Comment 30 Zac Medico gentoo-dev 2010-07-27 06:08:24 UTC
(In reply to comment #29)
> (In reply to comment #27)
> > We could express this in
> > ABI_SLOTS of the imagemagick ebuild with something like
> > ABI_SLOTS="rmagick-imagemagick:6.6"...
> 
> Maybe I'm beating a dead horse, but wouldn't it be more natural to assume an
> ABI_SLOT consists of a consecutive range of versions? If
> media-gfx/imagemagick-6.4, 6.5 and 6.6 fulfill
> ABI_SLOTS="rmagick-imagemagick:6.4" then it will be very tempting for a
> neophyte down the road to express this in imagemagick ebuilds as
> "rmagick-${PN}:${PV}", which would cause unnecessary pain for all. But doesn't
> it make more sense to express these thing as a range, or at least have an
> optional syntax for it?

Within context of ABI_SLOTS, a range doesn't make sense to me.  Can give an usage example for clarification?

> ...and as an abi-slot-dep in the RMagick
> > ebuild with something like
> > RDEPEND="media-gfx/imagemagick{rmagick-imagemagick}"...
> 
> I gather RDEPEND="imagemagick?
> >=media-gfx/imagemagick-6.5{rmagick-imagemagick}" would be valid syntax as
> well, meaning "if the imagemagick useflag is set, runtime-depend upon
> imagemagick 6.5 or greater and mark the rmagick-imagemagick ABI_SLOT from that
> in the vdb for this package."
> Is that right?

Right.
Comment 31 michael@smith-li.com 2010-07-28 04:49:40 UTC
(In reply to comment #30)
> Within context of ABI_SLOTS, a range doesn't make sense to me.  Can give an
> usage example for clarification?

I guess not. I talked myself out of the range thing thinking about an example.

※ ※ ※

> _Exercise instructions_:
**A.** From the ABI_SLOTS discussion, write out everything from "Comment 31 michael@smith-li.com" down to "about an example.".
**B.** Decide whether each statement agrees with the ABI_SLOTS discussion, answering yes or no and quoting the words that settle it: (i) Zac Medico finds that a range makes sense within the context of ABI_SLOTS. (ii) Comment 31 was posted on 2010-07-28. (iii) The author of comment 31 dropped the range idea while thinking about an example.

※ ※ ※

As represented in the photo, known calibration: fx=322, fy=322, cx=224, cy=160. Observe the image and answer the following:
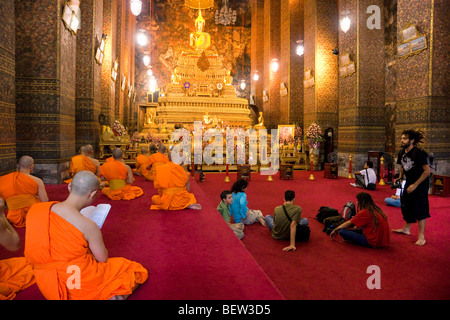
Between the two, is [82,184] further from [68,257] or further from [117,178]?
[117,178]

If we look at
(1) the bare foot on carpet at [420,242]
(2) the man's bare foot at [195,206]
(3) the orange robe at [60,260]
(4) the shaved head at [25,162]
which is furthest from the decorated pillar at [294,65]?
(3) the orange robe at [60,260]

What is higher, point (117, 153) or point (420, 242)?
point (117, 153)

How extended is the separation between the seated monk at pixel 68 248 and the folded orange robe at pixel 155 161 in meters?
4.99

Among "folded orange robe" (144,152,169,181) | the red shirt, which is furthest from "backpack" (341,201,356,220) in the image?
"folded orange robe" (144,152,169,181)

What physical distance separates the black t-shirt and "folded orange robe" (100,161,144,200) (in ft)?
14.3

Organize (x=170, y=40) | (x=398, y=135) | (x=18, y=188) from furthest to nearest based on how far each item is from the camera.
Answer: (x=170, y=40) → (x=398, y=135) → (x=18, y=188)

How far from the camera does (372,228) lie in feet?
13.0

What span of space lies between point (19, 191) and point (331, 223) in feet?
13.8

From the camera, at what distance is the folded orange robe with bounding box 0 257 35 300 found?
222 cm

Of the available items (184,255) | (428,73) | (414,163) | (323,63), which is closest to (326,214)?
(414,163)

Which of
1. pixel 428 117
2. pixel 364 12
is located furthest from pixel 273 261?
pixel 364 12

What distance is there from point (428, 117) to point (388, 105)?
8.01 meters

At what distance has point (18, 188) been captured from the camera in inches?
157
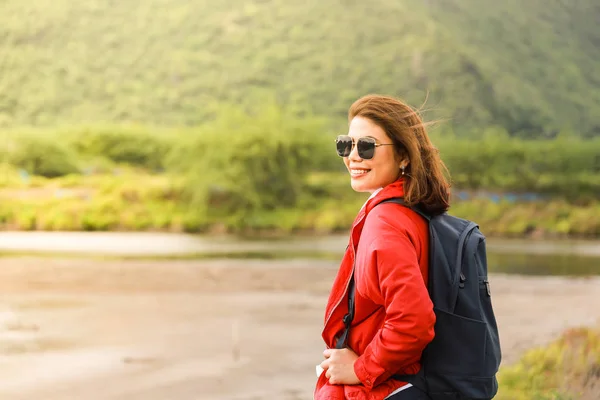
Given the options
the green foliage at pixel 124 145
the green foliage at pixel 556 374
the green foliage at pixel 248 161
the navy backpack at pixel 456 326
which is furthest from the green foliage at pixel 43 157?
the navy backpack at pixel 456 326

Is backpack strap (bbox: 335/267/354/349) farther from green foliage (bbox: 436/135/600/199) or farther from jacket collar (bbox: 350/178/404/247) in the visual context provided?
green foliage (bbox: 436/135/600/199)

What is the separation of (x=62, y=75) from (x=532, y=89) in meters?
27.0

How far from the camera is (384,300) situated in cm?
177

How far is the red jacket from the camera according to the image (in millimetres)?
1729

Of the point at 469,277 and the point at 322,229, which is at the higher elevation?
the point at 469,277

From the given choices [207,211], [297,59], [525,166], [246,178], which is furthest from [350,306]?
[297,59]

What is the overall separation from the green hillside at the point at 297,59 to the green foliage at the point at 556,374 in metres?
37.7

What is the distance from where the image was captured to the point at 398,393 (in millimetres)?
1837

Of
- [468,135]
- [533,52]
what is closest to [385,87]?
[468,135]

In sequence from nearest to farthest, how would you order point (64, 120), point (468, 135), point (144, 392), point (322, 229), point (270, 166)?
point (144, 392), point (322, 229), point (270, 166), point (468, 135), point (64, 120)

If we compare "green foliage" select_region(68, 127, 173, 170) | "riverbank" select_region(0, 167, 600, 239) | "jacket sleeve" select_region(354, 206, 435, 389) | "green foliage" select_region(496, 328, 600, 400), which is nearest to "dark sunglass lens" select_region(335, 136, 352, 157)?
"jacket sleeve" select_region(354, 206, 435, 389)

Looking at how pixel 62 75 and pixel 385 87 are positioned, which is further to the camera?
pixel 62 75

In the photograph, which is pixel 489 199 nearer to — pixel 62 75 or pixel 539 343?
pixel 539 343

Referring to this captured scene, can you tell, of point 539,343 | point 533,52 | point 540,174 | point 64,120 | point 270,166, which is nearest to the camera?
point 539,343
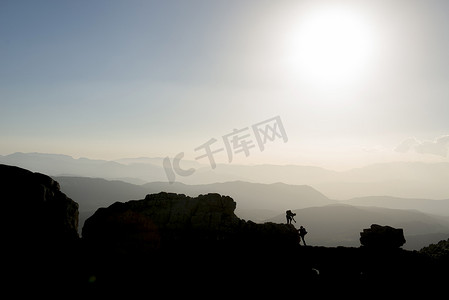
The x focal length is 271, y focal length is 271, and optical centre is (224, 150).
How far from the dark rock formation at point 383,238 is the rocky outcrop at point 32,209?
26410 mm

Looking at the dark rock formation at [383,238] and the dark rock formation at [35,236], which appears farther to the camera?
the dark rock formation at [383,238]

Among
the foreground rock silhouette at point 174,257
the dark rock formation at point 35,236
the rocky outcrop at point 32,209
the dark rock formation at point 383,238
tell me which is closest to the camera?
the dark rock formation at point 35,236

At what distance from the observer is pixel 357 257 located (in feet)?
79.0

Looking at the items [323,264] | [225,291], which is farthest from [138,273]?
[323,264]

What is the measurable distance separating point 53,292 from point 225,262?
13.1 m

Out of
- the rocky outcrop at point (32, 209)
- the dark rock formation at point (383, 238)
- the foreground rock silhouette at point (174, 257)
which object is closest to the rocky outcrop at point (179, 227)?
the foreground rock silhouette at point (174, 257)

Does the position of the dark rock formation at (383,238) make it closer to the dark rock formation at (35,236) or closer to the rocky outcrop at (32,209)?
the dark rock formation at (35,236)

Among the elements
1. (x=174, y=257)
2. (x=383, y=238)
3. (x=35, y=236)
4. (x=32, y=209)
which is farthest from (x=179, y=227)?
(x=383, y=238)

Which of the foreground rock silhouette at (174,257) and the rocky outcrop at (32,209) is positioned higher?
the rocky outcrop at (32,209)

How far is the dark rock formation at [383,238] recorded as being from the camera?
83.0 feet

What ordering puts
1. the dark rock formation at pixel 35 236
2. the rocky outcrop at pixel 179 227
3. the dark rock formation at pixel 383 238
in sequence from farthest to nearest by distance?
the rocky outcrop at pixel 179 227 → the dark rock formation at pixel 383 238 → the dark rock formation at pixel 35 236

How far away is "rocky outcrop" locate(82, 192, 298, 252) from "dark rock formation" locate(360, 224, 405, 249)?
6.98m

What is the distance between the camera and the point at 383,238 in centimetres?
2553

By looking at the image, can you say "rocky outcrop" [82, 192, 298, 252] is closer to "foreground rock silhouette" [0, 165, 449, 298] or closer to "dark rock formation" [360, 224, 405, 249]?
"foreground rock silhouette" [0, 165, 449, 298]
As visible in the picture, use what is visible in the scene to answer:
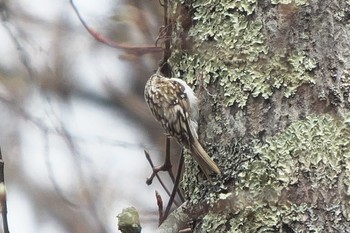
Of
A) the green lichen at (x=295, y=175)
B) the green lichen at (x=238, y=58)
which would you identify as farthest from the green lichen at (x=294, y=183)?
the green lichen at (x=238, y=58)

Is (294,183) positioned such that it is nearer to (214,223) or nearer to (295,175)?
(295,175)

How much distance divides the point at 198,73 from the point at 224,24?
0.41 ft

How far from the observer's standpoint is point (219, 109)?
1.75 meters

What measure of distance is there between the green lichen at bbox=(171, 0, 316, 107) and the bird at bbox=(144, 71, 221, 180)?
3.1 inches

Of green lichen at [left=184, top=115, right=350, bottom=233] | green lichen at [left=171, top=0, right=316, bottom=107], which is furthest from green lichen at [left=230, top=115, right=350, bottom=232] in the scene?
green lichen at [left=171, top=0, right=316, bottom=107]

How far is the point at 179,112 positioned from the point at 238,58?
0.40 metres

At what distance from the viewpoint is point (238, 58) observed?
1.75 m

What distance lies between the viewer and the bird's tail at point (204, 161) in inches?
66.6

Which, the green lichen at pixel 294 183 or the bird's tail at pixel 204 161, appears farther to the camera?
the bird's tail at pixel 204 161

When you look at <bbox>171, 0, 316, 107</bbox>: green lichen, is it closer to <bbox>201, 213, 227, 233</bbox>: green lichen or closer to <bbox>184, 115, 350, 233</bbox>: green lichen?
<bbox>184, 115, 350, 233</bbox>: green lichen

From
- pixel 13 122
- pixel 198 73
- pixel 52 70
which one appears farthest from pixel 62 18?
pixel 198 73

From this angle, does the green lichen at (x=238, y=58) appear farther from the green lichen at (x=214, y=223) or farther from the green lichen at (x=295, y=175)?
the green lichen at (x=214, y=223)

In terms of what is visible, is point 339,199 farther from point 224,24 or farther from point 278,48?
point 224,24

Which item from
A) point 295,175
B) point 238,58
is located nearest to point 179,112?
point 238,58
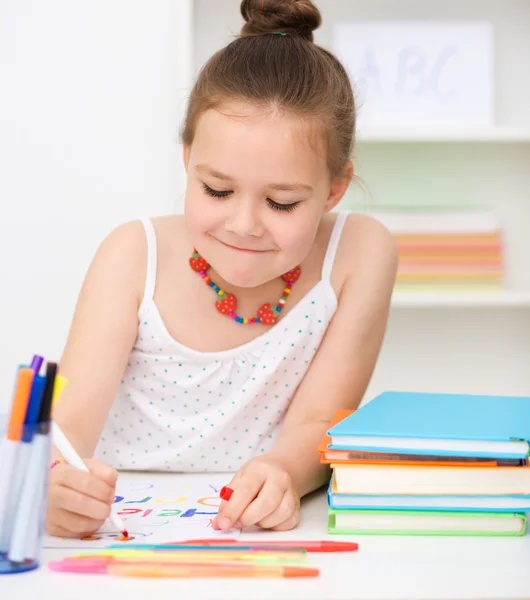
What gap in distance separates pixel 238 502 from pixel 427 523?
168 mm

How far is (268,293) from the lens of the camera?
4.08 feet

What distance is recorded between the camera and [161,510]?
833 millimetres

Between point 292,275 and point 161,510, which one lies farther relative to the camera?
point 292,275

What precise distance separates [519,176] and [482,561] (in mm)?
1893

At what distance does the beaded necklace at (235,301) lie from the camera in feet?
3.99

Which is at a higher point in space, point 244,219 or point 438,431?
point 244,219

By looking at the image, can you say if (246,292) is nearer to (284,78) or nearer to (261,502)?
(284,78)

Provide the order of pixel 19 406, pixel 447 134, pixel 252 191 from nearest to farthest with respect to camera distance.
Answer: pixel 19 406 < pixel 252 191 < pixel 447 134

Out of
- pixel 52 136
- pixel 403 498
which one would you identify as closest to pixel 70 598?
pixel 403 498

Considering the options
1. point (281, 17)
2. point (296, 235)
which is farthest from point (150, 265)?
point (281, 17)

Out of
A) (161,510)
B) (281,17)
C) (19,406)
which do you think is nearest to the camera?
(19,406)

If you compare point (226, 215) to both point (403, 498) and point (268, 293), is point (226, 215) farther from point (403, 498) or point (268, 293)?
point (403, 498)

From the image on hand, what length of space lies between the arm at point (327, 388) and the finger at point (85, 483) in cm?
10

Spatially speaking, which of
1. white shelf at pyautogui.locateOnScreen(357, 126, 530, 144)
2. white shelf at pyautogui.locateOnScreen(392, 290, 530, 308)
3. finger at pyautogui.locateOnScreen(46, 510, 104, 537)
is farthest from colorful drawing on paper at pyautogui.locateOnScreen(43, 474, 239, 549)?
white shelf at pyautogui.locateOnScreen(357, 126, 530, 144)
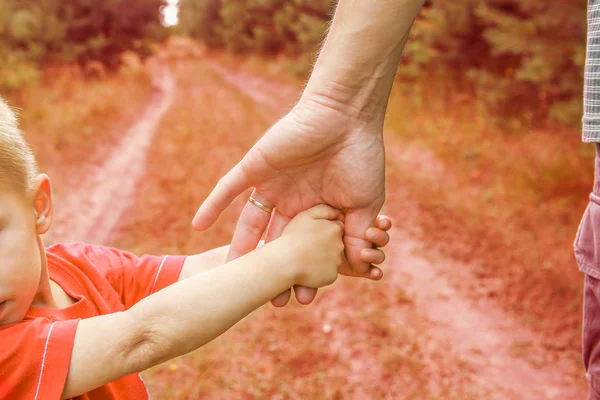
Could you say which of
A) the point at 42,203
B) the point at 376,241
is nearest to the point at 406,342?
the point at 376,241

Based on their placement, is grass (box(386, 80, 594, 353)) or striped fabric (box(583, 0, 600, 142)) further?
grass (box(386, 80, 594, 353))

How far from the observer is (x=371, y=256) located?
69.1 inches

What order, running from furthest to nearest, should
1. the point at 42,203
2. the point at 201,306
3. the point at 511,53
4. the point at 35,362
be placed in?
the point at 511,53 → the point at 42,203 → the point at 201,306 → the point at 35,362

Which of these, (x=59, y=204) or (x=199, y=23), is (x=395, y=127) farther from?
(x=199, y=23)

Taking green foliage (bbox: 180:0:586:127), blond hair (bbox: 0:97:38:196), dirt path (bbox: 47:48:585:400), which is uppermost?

※ ※ ※

> _Responses by task_:
**A.**
Comment 31 michael@smith-li.com 2010-07-28 04:49:40 UTC
(In reply to comment #30)
> Within context of ABI_SLOTS, a range doesn't make sense to me.  Can give an
> usage example for clarification?

I guess not. I talked myself out of the range thing thinking about an example.

**B.**
(i) No: "Within context of ABI_SLOTS, a range doesn't make sense to me."
(ii) Yes: "Comment 31 michael@smith-li.com 2010-07-28 04:49:40 UTC"
(iii) Yes: "I talked myself out of the range thing thinking about an example."